Tot de jaren tachtig was het bosbeheer vooral gericht op houtproductie. Daarna kwam er onder het motto ‘dood hout leeft’ steeds meer erkenning van het belang van dood hout voor het bosecosysteem. Men zag in dat dood hout voedsel, vocht en een leefmilieu biedt aan grote aantallen schimmels, dieren en planten.

Vertering van dood hout zorgt er immers voor dat het koolstofgehalte afneemt, het hout zuurder en natter wordt en de gehalten aan stikstof en fosfaat toenemen. Opeenvolgende verteringsstadia bieden dus een reeks van verschillende leefmilieus, die aan verschillende organismegroepen op verschillende momenten in de levenscyclus de noodzakelijke resources bieden. Omdat iedere soort zijn eigen eisen stelt, is een rijke biodiversiteit afhankelijk van een doorlopend aanbod aan leefmilieus en dus van een gevarieerd aanbod aan houtfracties en verteringsstadia. Om dit te creëren is een regelmatige input van nieuw dood hout nodig.

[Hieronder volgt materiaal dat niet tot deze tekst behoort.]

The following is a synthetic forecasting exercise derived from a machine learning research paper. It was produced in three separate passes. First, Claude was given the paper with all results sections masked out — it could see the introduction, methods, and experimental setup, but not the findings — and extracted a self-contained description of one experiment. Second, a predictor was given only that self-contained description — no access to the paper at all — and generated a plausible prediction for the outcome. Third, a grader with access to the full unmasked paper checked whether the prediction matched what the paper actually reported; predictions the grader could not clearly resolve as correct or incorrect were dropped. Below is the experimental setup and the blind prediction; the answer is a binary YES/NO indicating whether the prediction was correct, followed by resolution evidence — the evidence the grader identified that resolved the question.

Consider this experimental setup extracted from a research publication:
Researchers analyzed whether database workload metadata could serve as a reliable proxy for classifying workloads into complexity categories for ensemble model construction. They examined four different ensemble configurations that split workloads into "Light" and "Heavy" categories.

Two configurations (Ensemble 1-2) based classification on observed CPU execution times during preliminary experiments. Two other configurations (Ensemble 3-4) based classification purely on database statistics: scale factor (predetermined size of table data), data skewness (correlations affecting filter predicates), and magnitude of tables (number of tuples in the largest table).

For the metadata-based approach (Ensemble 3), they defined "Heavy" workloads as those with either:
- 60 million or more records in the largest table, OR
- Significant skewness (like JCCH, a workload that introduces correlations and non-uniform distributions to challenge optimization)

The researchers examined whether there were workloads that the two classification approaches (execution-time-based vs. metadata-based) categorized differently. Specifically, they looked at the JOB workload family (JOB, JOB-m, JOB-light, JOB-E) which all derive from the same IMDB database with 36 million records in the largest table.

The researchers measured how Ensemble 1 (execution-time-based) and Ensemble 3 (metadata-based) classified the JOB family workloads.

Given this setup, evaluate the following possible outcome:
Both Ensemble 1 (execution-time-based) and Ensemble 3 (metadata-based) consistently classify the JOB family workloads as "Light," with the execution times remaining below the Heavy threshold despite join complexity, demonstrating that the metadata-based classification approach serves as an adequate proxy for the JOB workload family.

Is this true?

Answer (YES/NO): NO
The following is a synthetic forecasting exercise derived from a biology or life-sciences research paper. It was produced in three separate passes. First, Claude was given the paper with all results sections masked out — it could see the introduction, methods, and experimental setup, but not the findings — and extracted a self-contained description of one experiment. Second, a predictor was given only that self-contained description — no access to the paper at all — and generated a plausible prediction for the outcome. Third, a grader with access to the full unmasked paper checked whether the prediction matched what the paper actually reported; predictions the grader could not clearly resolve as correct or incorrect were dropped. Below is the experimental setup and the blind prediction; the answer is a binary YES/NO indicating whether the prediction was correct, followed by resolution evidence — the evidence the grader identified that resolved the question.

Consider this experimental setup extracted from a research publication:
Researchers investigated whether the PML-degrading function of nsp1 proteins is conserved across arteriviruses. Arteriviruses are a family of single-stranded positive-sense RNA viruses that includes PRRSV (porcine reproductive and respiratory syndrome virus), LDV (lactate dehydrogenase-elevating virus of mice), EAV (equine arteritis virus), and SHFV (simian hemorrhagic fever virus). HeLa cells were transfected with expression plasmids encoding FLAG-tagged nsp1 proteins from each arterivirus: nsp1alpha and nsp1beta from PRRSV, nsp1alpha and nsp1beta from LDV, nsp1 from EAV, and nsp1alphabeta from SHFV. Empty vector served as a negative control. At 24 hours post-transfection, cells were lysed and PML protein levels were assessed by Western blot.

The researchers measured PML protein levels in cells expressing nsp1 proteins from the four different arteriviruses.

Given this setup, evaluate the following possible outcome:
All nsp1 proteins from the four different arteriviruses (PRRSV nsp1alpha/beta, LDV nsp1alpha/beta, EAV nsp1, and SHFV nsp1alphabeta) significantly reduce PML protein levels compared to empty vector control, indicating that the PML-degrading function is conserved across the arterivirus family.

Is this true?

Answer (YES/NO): NO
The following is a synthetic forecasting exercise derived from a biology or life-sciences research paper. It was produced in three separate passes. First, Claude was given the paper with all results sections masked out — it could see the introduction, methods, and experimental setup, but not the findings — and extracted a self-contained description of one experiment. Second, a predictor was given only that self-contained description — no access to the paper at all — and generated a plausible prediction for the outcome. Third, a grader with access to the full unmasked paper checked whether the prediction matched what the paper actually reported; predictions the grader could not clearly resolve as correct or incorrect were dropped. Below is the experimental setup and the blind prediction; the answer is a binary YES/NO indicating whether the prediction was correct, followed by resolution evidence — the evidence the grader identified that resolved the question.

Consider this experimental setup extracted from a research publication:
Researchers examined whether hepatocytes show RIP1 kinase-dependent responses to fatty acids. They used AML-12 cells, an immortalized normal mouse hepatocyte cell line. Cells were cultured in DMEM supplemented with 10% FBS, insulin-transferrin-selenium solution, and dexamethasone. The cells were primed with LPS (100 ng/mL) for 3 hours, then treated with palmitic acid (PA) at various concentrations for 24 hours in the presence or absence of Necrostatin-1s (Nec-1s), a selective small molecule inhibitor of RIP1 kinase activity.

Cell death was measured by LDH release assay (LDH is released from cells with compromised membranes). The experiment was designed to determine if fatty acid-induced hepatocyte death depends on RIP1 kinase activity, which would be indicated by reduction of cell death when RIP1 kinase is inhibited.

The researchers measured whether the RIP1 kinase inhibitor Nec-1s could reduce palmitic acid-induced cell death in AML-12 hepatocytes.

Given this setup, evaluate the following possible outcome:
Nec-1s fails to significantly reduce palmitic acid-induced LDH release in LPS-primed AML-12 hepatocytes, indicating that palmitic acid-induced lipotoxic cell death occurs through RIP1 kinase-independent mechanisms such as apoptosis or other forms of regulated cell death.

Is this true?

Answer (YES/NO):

Bosontwikkeling kent verschillende ontwikkelingsstadia. Deze stadia komen in een natuurlijk bos naast elkaar voor.
Door kap kwam tot voor kort het bos zelden verder dan het volwassen stadium. Zoveel mogelijk hout werd geoogst en alleen het takafval, stobben en wortels bleven achter. De cultuuromslag in het bosbeheer van de afgelopen 25 jaar heeft ervoor gezorgd dat de hoeveelheid dood hout in de Vlaamse bossen sterk is gestegen. Het merendeel van het dode hout bestaat uit dunne stammen, maar ook stammen dikker dan 30 cm nemen over deze periode sterk toe.

In een natuurlijk bos is er veel dood hout in de open en jonge fase. Dit bestaat vooral uit dikke dode bomen uit het oude bos. Naarmate de bosontwikkeling vordert neemt door vertering de bestaande hoeveelheid af en komt er relatief weinig dood hout bij. Pas wanneer het bos oud wordt neemt de sterfte van grote dominante bomen toe en stijgt de dood hout hoeveelheid weer.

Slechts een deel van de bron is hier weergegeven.